Schuldig! Oder: Als V-Mann bei der FDJ

Es ist kein Zufall, dass die braune Mörderbande aus dem Osten kommt: In den neuen Ländern ließ man rechtsextremistische Milieus blühen. Nimmt da eine Generation Rache an den sozialistischen Eltern?

Das schreibt Constanze von Bullion in der Süddeutschen Zeitung. Selten soviel Dünnschiss gelesen. Nachdem die geschätzten Kollegen von politplatschquatsch von Bullions Beitrag schon ausführlich kommentiert haben, erübrigt sich eigentlich jede weitere Meinung. Ich aber möchte mich an dieser Stelle schuldig bekennen. Schuldig, ein Ossi zu sein. Schuldig also auch (laut von Bullion), ein Neonazi zu sein.

Denn ja, ich war bei den Jungpionieren. Hab das Blaue Halstuch stolz getragen. Bei den Thälmannpionieren habe ich das rote Halstuch gebunden. Später dann, bei der Freien Deutschen Jugend (FDJ), war ich schließlich als V-Mann tätig. Das war nicht einfach. Nach außen, bei diversen Demos und Propaganda-Veranstaltungen, sich immer im Blauhemd zeigen. Immer laut „Freundschaft“ rufen. Und doch was anderes dabei denken. Hätte ich doch viel lieber den Arm zum Gruß. Na, Sie wissen schon. Das war nicht immer leicht. So im Blau- statt im Braunhemd. Gut, es war nicht immer bis oben geknöpft. Und ab und an hatte ich auch die Ärmel aufgekrempelt. Aber so, dachten alle, der gehört zu uns, das ist einer, den man Vertrauen kann. Ein Vertrauensmann, eben ein V-Mann.

„Familie, das war wichtig in der DDR, Zuflucht vor staatlicher Drangsal, noch öfter Hort ideologischer Schulung“, schreibt von Bullion weiter. Und wieder bekenne ich mich schuldig. Schuldig, in der DDR erzogen worden zu sein. Erzogen zu Werten wie Freundschaft und Familie. Die wichtiger sind als Geld und Karriere. Darum ist auch heute noch mein Freundeskreis größer als es mein Konto jemals sein wird. Und wertvoller sowieso. Etwas, was die drüben eben nicht verstehen. Können oder Wollen. Schuldig bekenne ich mich ebenso der „Horte ideologischer Schulung“. Jeden Abend daheim dieses Rotlicht. Und der Schwarze Kanal flimmert in der Kiste. Plus politische Erziehung im Wehrlager. Stramm stehen auf dem Schulhofappellplatz. Schuften im Volkseigenen Metalleichtbaukombinat Werk Halle. Montage im Kernkraftwerk Lubmin. Alles Horte ideologischer Schulung. Aber vor allem, Frau von Bullion, Gegenstand von Witzen.

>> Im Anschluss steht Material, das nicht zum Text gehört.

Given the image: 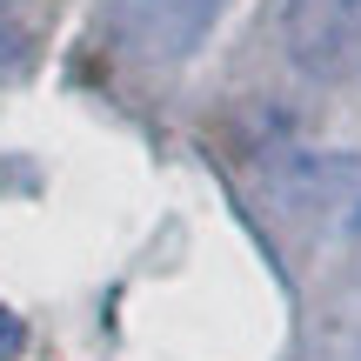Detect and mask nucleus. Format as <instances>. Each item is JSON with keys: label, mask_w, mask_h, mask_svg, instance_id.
<instances>
[{"label": "nucleus", "mask_w": 361, "mask_h": 361, "mask_svg": "<svg viewBox=\"0 0 361 361\" xmlns=\"http://www.w3.org/2000/svg\"><path fill=\"white\" fill-rule=\"evenodd\" d=\"M121 7V34L154 61H180L207 40L221 0H114Z\"/></svg>", "instance_id": "1"}, {"label": "nucleus", "mask_w": 361, "mask_h": 361, "mask_svg": "<svg viewBox=\"0 0 361 361\" xmlns=\"http://www.w3.org/2000/svg\"><path fill=\"white\" fill-rule=\"evenodd\" d=\"M288 54L308 74H335L361 40V0H288Z\"/></svg>", "instance_id": "2"}, {"label": "nucleus", "mask_w": 361, "mask_h": 361, "mask_svg": "<svg viewBox=\"0 0 361 361\" xmlns=\"http://www.w3.org/2000/svg\"><path fill=\"white\" fill-rule=\"evenodd\" d=\"M20 61H27V27L13 20L7 7H0V74H13Z\"/></svg>", "instance_id": "3"}, {"label": "nucleus", "mask_w": 361, "mask_h": 361, "mask_svg": "<svg viewBox=\"0 0 361 361\" xmlns=\"http://www.w3.org/2000/svg\"><path fill=\"white\" fill-rule=\"evenodd\" d=\"M20 341H27L20 314H7V308H0V361H13V355H20Z\"/></svg>", "instance_id": "4"}]
</instances>
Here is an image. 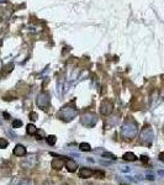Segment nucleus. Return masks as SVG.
<instances>
[{
	"mask_svg": "<svg viewBox=\"0 0 164 185\" xmlns=\"http://www.w3.org/2000/svg\"><path fill=\"white\" fill-rule=\"evenodd\" d=\"M136 133H137V125L135 122L128 121L124 125V127H122V134H124L126 138H128V139L133 138L136 136Z\"/></svg>",
	"mask_w": 164,
	"mask_h": 185,
	"instance_id": "f257e3e1",
	"label": "nucleus"
},
{
	"mask_svg": "<svg viewBox=\"0 0 164 185\" xmlns=\"http://www.w3.org/2000/svg\"><path fill=\"white\" fill-rule=\"evenodd\" d=\"M75 116H77V111L74 110V109L68 107V106L63 107L62 110L58 112V117L62 119L63 121H72Z\"/></svg>",
	"mask_w": 164,
	"mask_h": 185,
	"instance_id": "f03ea898",
	"label": "nucleus"
},
{
	"mask_svg": "<svg viewBox=\"0 0 164 185\" xmlns=\"http://www.w3.org/2000/svg\"><path fill=\"white\" fill-rule=\"evenodd\" d=\"M36 104L38 107L42 109V110H46V109L50 106V94H48L47 91L40 93L36 98Z\"/></svg>",
	"mask_w": 164,
	"mask_h": 185,
	"instance_id": "7ed1b4c3",
	"label": "nucleus"
},
{
	"mask_svg": "<svg viewBox=\"0 0 164 185\" xmlns=\"http://www.w3.org/2000/svg\"><path fill=\"white\" fill-rule=\"evenodd\" d=\"M112 110H113V104L110 101V100H104L100 105V112L105 116H108L112 112Z\"/></svg>",
	"mask_w": 164,
	"mask_h": 185,
	"instance_id": "20e7f679",
	"label": "nucleus"
},
{
	"mask_svg": "<svg viewBox=\"0 0 164 185\" xmlns=\"http://www.w3.org/2000/svg\"><path fill=\"white\" fill-rule=\"evenodd\" d=\"M96 121H97L96 115L95 114H92V112L85 114L83 116V119H81V122H83V125L88 126V127H92V126H94L96 123Z\"/></svg>",
	"mask_w": 164,
	"mask_h": 185,
	"instance_id": "39448f33",
	"label": "nucleus"
},
{
	"mask_svg": "<svg viewBox=\"0 0 164 185\" xmlns=\"http://www.w3.org/2000/svg\"><path fill=\"white\" fill-rule=\"evenodd\" d=\"M141 139L143 142H146V143L151 145V142L153 139V131H152L151 127H146V128L142 130V132H141Z\"/></svg>",
	"mask_w": 164,
	"mask_h": 185,
	"instance_id": "423d86ee",
	"label": "nucleus"
},
{
	"mask_svg": "<svg viewBox=\"0 0 164 185\" xmlns=\"http://www.w3.org/2000/svg\"><path fill=\"white\" fill-rule=\"evenodd\" d=\"M95 174L94 170H92L90 168H80L79 169V176L81 179H88V178H92V176Z\"/></svg>",
	"mask_w": 164,
	"mask_h": 185,
	"instance_id": "0eeeda50",
	"label": "nucleus"
},
{
	"mask_svg": "<svg viewBox=\"0 0 164 185\" xmlns=\"http://www.w3.org/2000/svg\"><path fill=\"white\" fill-rule=\"evenodd\" d=\"M12 153L16 156V157H23V156H26L27 153V149L23 147L22 145H16L14 150H12Z\"/></svg>",
	"mask_w": 164,
	"mask_h": 185,
	"instance_id": "6e6552de",
	"label": "nucleus"
},
{
	"mask_svg": "<svg viewBox=\"0 0 164 185\" xmlns=\"http://www.w3.org/2000/svg\"><path fill=\"white\" fill-rule=\"evenodd\" d=\"M64 165L65 168H67V170L73 173V172H75L78 169V164L75 163V161H73V159H67V161L64 162Z\"/></svg>",
	"mask_w": 164,
	"mask_h": 185,
	"instance_id": "1a4fd4ad",
	"label": "nucleus"
},
{
	"mask_svg": "<svg viewBox=\"0 0 164 185\" xmlns=\"http://www.w3.org/2000/svg\"><path fill=\"white\" fill-rule=\"evenodd\" d=\"M51 165H52V168H54V169H61V168L64 165V161L61 159V158H56V159L52 161Z\"/></svg>",
	"mask_w": 164,
	"mask_h": 185,
	"instance_id": "9d476101",
	"label": "nucleus"
},
{
	"mask_svg": "<svg viewBox=\"0 0 164 185\" xmlns=\"http://www.w3.org/2000/svg\"><path fill=\"white\" fill-rule=\"evenodd\" d=\"M122 158H124L125 161H127V162H135V161H137L136 154L132 153V152H127V153H125Z\"/></svg>",
	"mask_w": 164,
	"mask_h": 185,
	"instance_id": "9b49d317",
	"label": "nucleus"
},
{
	"mask_svg": "<svg viewBox=\"0 0 164 185\" xmlns=\"http://www.w3.org/2000/svg\"><path fill=\"white\" fill-rule=\"evenodd\" d=\"M27 133L29 134H31V136H34V134H36L37 133V127L34 125V123H30V125H27Z\"/></svg>",
	"mask_w": 164,
	"mask_h": 185,
	"instance_id": "f8f14e48",
	"label": "nucleus"
},
{
	"mask_svg": "<svg viewBox=\"0 0 164 185\" xmlns=\"http://www.w3.org/2000/svg\"><path fill=\"white\" fill-rule=\"evenodd\" d=\"M46 141H47V143L50 146H54L56 142H57V137L54 136V134H50V136L46 137Z\"/></svg>",
	"mask_w": 164,
	"mask_h": 185,
	"instance_id": "ddd939ff",
	"label": "nucleus"
},
{
	"mask_svg": "<svg viewBox=\"0 0 164 185\" xmlns=\"http://www.w3.org/2000/svg\"><path fill=\"white\" fill-rule=\"evenodd\" d=\"M79 149L83 150V152H89V150H92V147H90L89 143H85V142H83V143L79 145Z\"/></svg>",
	"mask_w": 164,
	"mask_h": 185,
	"instance_id": "4468645a",
	"label": "nucleus"
},
{
	"mask_svg": "<svg viewBox=\"0 0 164 185\" xmlns=\"http://www.w3.org/2000/svg\"><path fill=\"white\" fill-rule=\"evenodd\" d=\"M22 126V121L21 120H14L12 121V127L14 128H19V127H21Z\"/></svg>",
	"mask_w": 164,
	"mask_h": 185,
	"instance_id": "2eb2a0df",
	"label": "nucleus"
},
{
	"mask_svg": "<svg viewBox=\"0 0 164 185\" xmlns=\"http://www.w3.org/2000/svg\"><path fill=\"white\" fill-rule=\"evenodd\" d=\"M7 145H9V142H7L5 138H0V148L4 149L7 147Z\"/></svg>",
	"mask_w": 164,
	"mask_h": 185,
	"instance_id": "dca6fc26",
	"label": "nucleus"
},
{
	"mask_svg": "<svg viewBox=\"0 0 164 185\" xmlns=\"http://www.w3.org/2000/svg\"><path fill=\"white\" fill-rule=\"evenodd\" d=\"M139 159H141V162L144 163V164H146V163H148V161H149L147 156H141V157H139Z\"/></svg>",
	"mask_w": 164,
	"mask_h": 185,
	"instance_id": "f3484780",
	"label": "nucleus"
},
{
	"mask_svg": "<svg viewBox=\"0 0 164 185\" xmlns=\"http://www.w3.org/2000/svg\"><path fill=\"white\" fill-rule=\"evenodd\" d=\"M158 158H159V161H160V162L164 163V152H160L159 156H158Z\"/></svg>",
	"mask_w": 164,
	"mask_h": 185,
	"instance_id": "a211bd4d",
	"label": "nucleus"
},
{
	"mask_svg": "<svg viewBox=\"0 0 164 185\" xmlns=\"http://www.w3.org/2000/svg\"><path fill=\"white\" fill-rule=\"evenodd\" d=\"M30 117H31V120H37V114L31 112V114H30Z\"/></svg>",
	"mask_w": 164,
	"mask_h": 185,
	"instance_id": "6ab92c4d",
	"label": "nucleus"
},
{
	"mask_svg": "<svg viewBox=\"0 0 164 185\" xmlns=\"http://www.w3.org/2000/svg\"><path fill=\"white\" fill-rule=\"evenodd\" d=\"M3 115H4V117H5V120H9V119H10V115L7 114V112H4Z\"/></svg>",
	"mask_w": 164,
	"mask_h": 185,
	"instance_id": "aec40b11",
	"label": "nucleus"
},
{
	"mask_svg": "<svg viewBox=\"0 0 164 185\" xmlns=\"http://www.w3.org/2000/svg\"><path fill=\"white\" fill-rule=\"evenodd\" d=\"M147 179H148V180H153L154 178H153V175H147Z\"/></svg>",
	"mask_w": 164,
	"mask_h": 185,
	"instance_id": "412c9836",
	"label": "nucleus"
},
{
	"mask_svg": "<svg viewBox=\"0 0 164 185\" xmlns=\"http://www.w3.org/2000/svg\"><path fill=\"white\" fill-rule=\"evenodd\" d=\"M121 185H126V184H121Z\"/></svg>",
	"mask_w": 164,
	"mask_h": 185,
	"instance_id": "4be33fe9",
	"label": "nucleus"
},
{
	"mask_svg": "<svg viewBox=\"0 0 164 185\" xmlns=\"http://www.w3.org/2000/svg\"><path fill=\"white\" fill-rule=\"evenodd\" d=\"M163 131H164V126H163Z\"/></svg>",
	"mask_w": 164,
	"mask_h": 185,
	"instance_id": "5701e85b",
	"label": "nucleus"
}]
</instances>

„Als die DDR hin war, blieben funktionslose Funktionäre zurück, gedemütigte Lehrer und Polizisten. Sie vermittelten den Jungen das Gefühl, auf einem wüsten Planeten zu leben“, schreibt von Bullion weiter. Liebe Frau: Die einzigen Menschen, die uns nach der Wende vermitteln wollten, das Land wäre ein wüster Planet, waren die im Westen Gescheiterten. All die V-Männer, die Versicherungsvertreter und Glücksspielautomatenverlkäufer, Zuhälter und Kreispolitiker, Schützenvereinsmitglieder und Kredithaie. Das war wirklich wüst. Und noch ein Letztes Frau von Bullion: „Der Westen hat das Interesse längst verloren“, schreiben Sie am Ende. Auch wieder falsch: Der Westen hatte nie Interesse.

Ein Kommentar zu “Schuldig! Oder: Als V-Mann bei der FDJ

  1. Besser hätte ich es nicht schreiben können… wie hier teilweise verbrannte Erde hinterlassen wurde… nicht Seitens der „…funktionslose(n) Funktionäre …, gedemütigte(n) Lehrer(n) und Polizisten…“, sondern westdeutschen „Unternehmern“, die drüben gescheitert sind und sich hier wieder gesund gestoßen haben… aber was soll der Groll… wie du schon sagtest… der soziale Kreis eines Jeden ist hier (Osten) tausend mal mehr Wert, als die Kunst zu beherrschen, alles und jeden Dumm und Dusslig zu labbern und letztendlich nicht zu wissen, was man eigentlich wollte; aus dem Grund seine eigene Unzulänglichkeit zu verbergen.